This is the second part of a two-part blog, please read part one first.
AI-Enhanced Big Data Search Will Greatly Simplify Information Governance
Information Governance is, or should be, all about finding the information you need, when you need it, and doing so in a cheap and efficient manner. Information needs are determined by both law and personal preferences, including business operation needs. In order to find information, you must first have it. Not only that, you must keep it until you need it. To do that, you need to preserve the information. If you have already destroyed information, really destroyed it I mean, not just deleted it, then obviously you will not be able to find it. You cannot find what does not exist, as all Unicorn chasers eventually find out.
This creates a basic problem for Information Governance because the whole system is based on a notion that the best way to find valuable information is to destroy worthless information. Much of Information Governance is devoted to trying to determine what information is a valuable needle, and what is worthless chaff. This is because everyone knows that the more information you have, the harder it is for you to find the information you need. The idea is that too much information will cut you off. These maxims were true in the pre-AI-Enhanced Search days, but are, IMO, no longer true today, or, at least, will not be true in the next five to ten years, maybe sooner.
In order to meet the basic goal of finding information, Information Governance focuses its efforts on the proper classification of information. Again, the idea was to make it simpler to find information by preserving some of it, the information you might need to access, and destroying the rest. That is where records classification comes in.
The question of what information you need has a time element to it. The time requirements are again based on personal and business operations needs, and on thousand of federal, state and local laws. Information governance thus became a very complicated legal analysis problem. There are literally thousands of laws requiring certain types of information to be preserved for various lengths of time. Of course, you could comply with most of these laws by simply saving everything forever, but, in the past, that was not a realistic solution. There were severe limits on the ability to save information, and the ability to find it. Also, it was presumed that the older information was, the less value it had. Almost all information was thus treated like news.
These ideas were all firmly entrenched before the advent of Big Data and AI-enhanced data mining. In fact, in today’s world there is good reason for Google to save every search, ever done, forever. Some patterns and knowledge only emerge in time and history. New information is sometimes better information, but not necessarily so. In the world of Big Data all information has value, not just the latest.

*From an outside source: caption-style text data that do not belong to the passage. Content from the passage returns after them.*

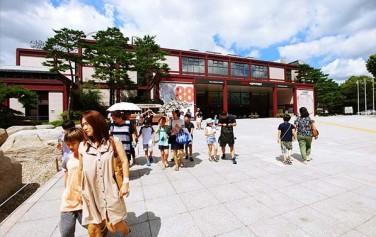 '역사도시 서울'의 강연&탐방 프로그램에 참가한 시민들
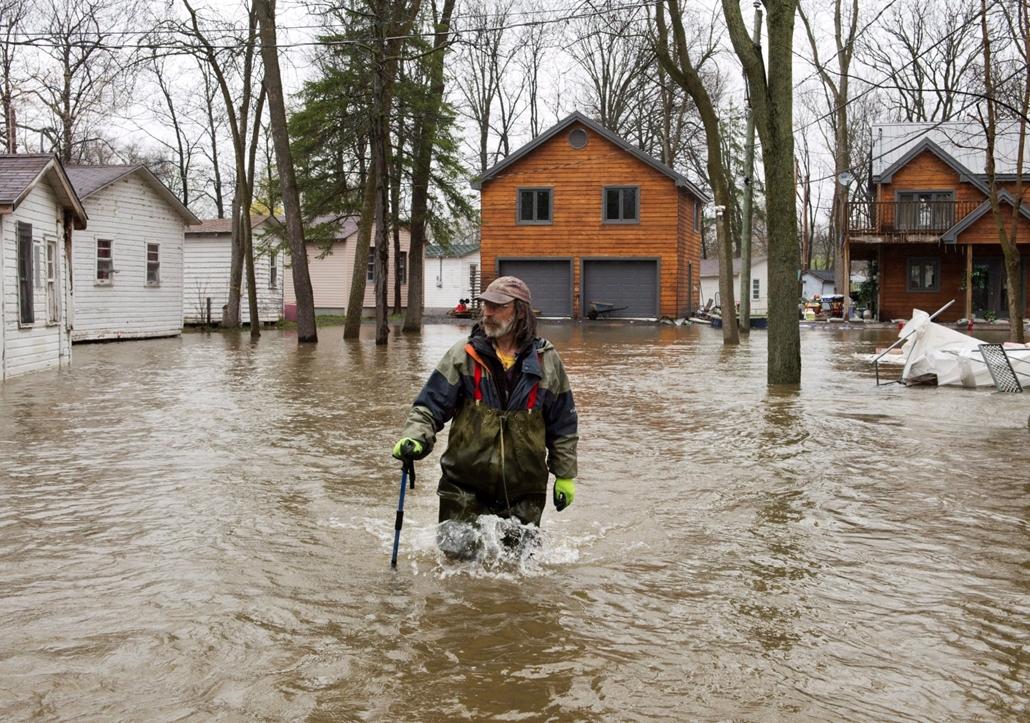 ne használd május 19után!!!! mti.17.05.04. Combközépig érő vízben gázol egy kanadai férfi a Québec tartománybeli Ile-Bizard településen 2017. május 5-én, a heves esőzések okozta áradások idején.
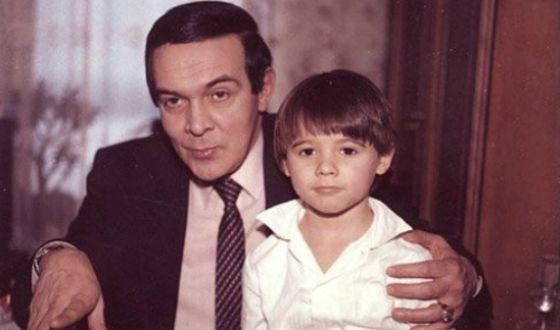 Эмин Агаларов в детстве (на фото с Муслимом Магомаевым)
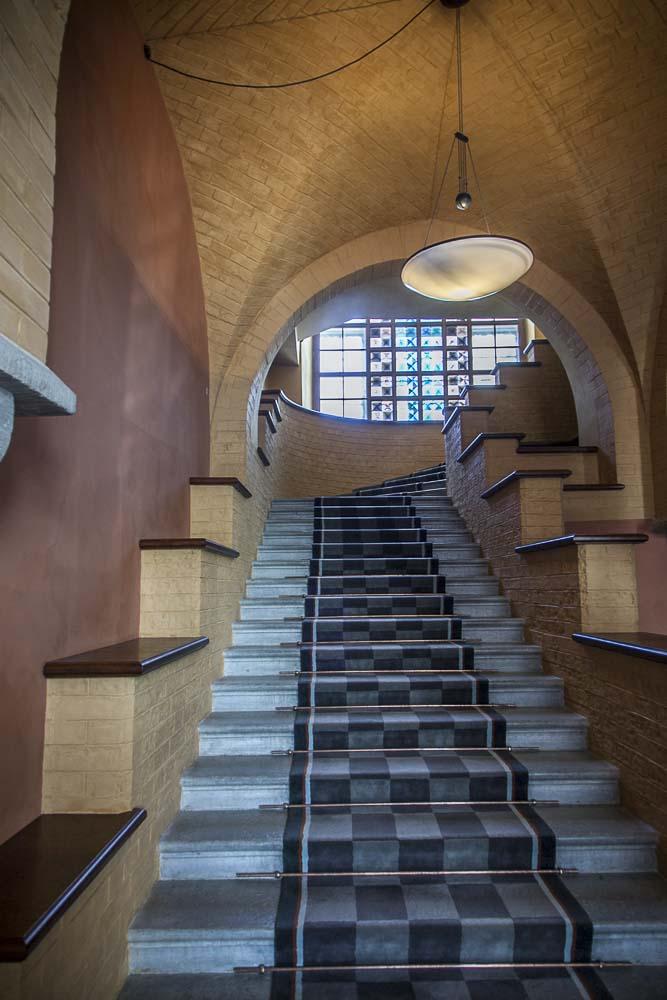 Upea portaikko viron parlamentin päärakennuksessa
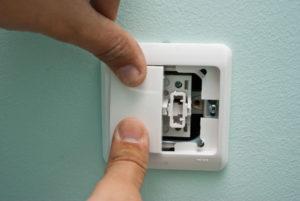 Как установить выключатель света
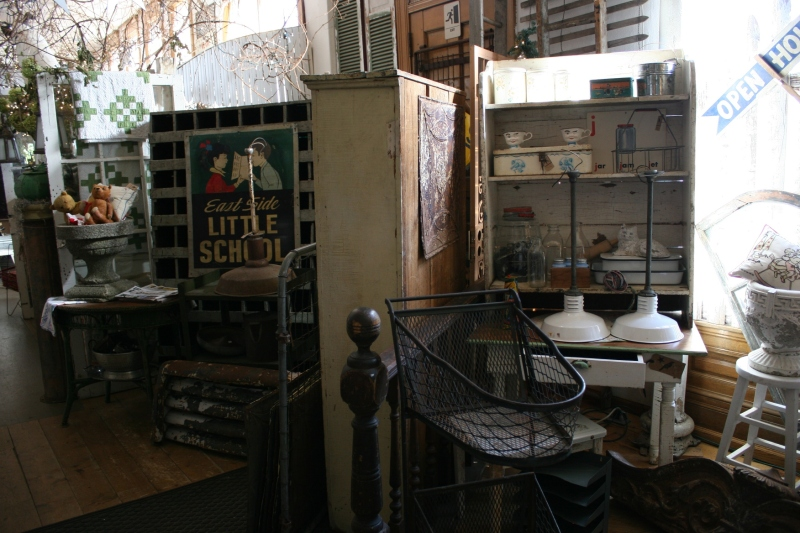 antique-shop-76-overview-main-floor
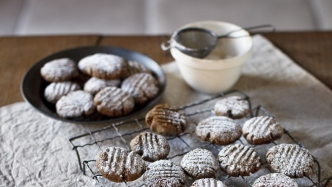 picture of cookies on plate with cloth.
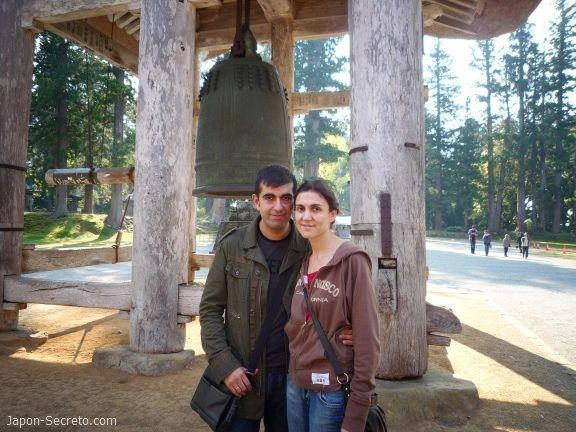 Dewa Sanzan: monte Haguro. Santuario Gosaiden. Campana gigante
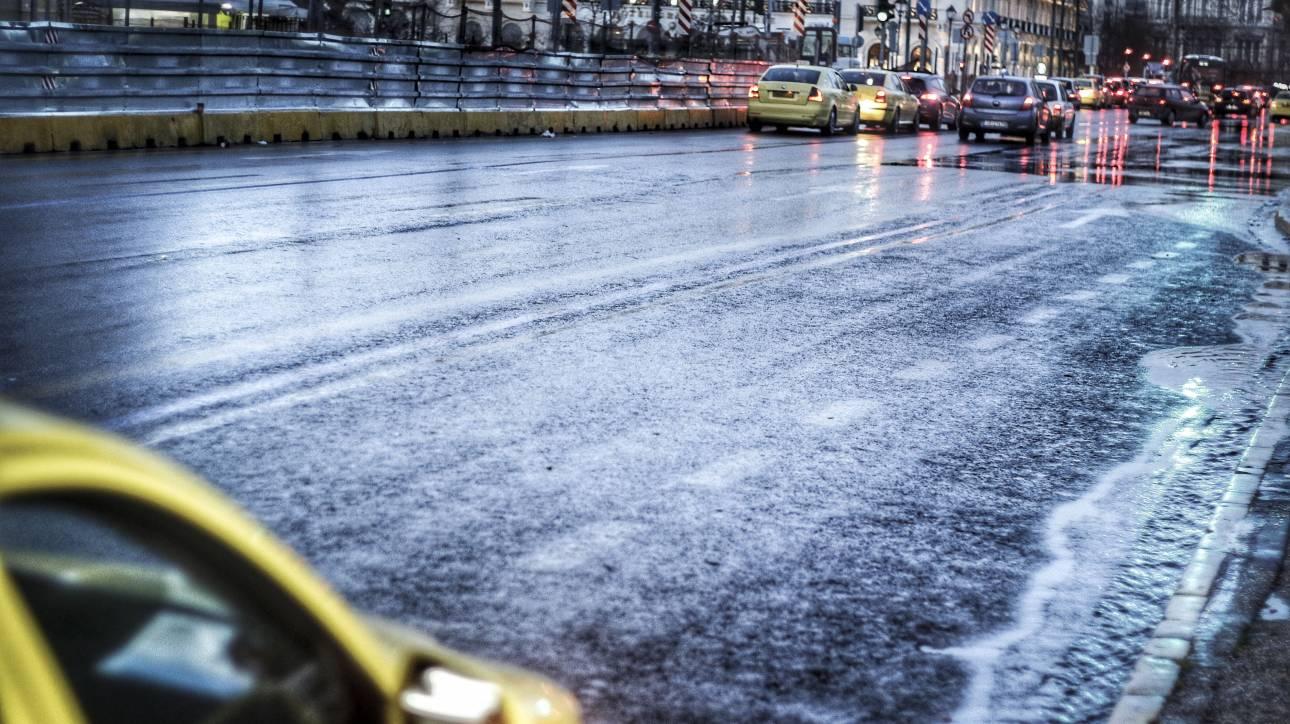 Καιρός: Βροχές, καταιγίδες και χιόνια την Τρίτη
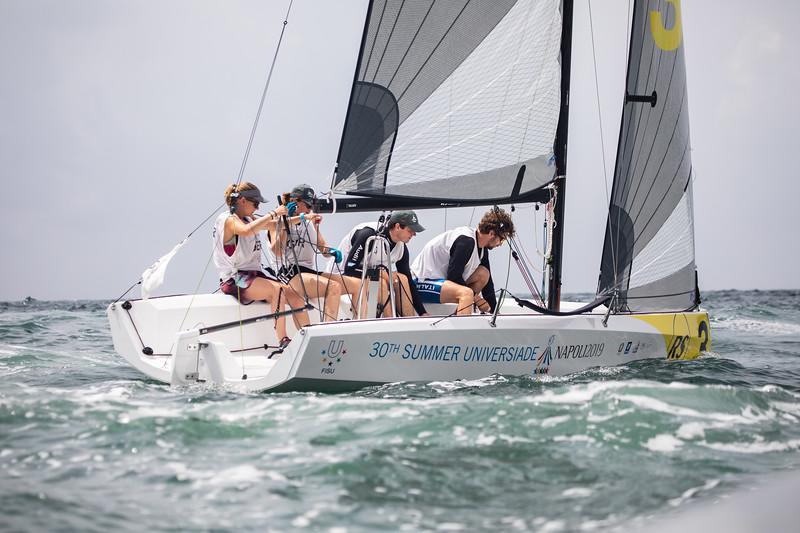Das Segler-Team belegt nach dem dritten Tag und nach zwölf gefahrenen Rennen den siebten Rang. 10. Juli 2019, © Arndt Falter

This records life-cycle ideas all made perfect sense in the world of paper information. It cost a lot of money to save and store paper records. Everyone with a monthly Iron Mountain paper records storage bill knows that. Even after the computer age began, it still cost a fair amount of money to save and store ESI. The computers needed to buy and maintain digital storage used to be very expensive. Finding the ESI you needed quickly on a computer was still very difficult and unreliable. All we had at first was keyword search, and that was very ineffective.
Due to the costs of storage, and the limitations of search, tremendous efforts were made by record managers to try to figure out what information was important, or needed, either from a legal perspective, or a business necessity perspective, and to save that information, and only that information. The idea behind Information Management was to destroy the ESI you did not need or were not required by law to preserve. This destruction saved you money, and, it also made possible the whole point of Information Governance, to find the information you wanted, when you wanted it.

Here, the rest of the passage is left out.